§ **Problem 1**:
Which security protocols appear in the matrix in the note on IETF security protocols? List each one.
§ **Problem 2**:
In the note on IETF security protocols, shorten the paragraph beginning "Pre-configuration required means" while keeping its main facts.

§ **Selected excerpt**:
I have been using following matrix to understand the IETF security
protocols:

+-+---+--+
| | "Kernel" mode | Application mode |
+-+---+--+
| Pre-configuration   | IPsec | Secure Shell |
| required|   |  |
+-+---+--+
| No per host | HIP   | SSL/TLS  |
| pre configuration   | / |  |
| needed /| TCPINC|  |
| opportunistic   |   |  |
+-+---+--+

Kernel mode means it is implemented inside the operating system kernel
or libraries, and Application mode means it is part of the application
level implementation.

Pre-configuration required means that both ends needs to be
pre-configured to accept the connection. I.e., there is no point of
trying to use ssh to connect host kivinen.iki.fi unless you have
account and some method of authentication token for that host. Same
with IPsec, you cannot assume that other end talks IPsec and allows
you to connect unless you have pre-configured both ends to support it.

§ **Data segment**:

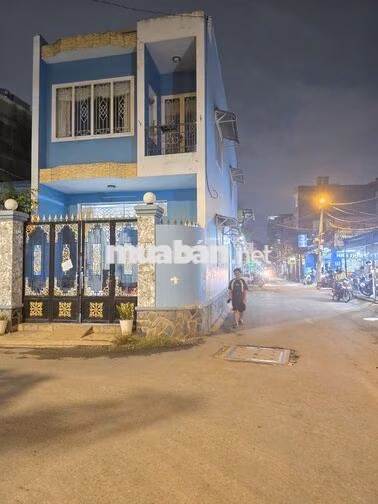 Cho thuê nhà 2 mặt tiền kinh doanh siêu đỉnh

§ **Response 1**:
IPsec, Secure Shell, HIP, SSL/TLS, TCPINC

§ **Response 2**:
Pre-configuration required means both ends must be set up in advance to accept the connection. For example, using ssh to connect to kivinen.iki.fi is pointless without an account and an authentication token for that host. IPsec is the same: you cannot assume the other end speaks IPsec and will let you connect unless both ends have been configured to support it.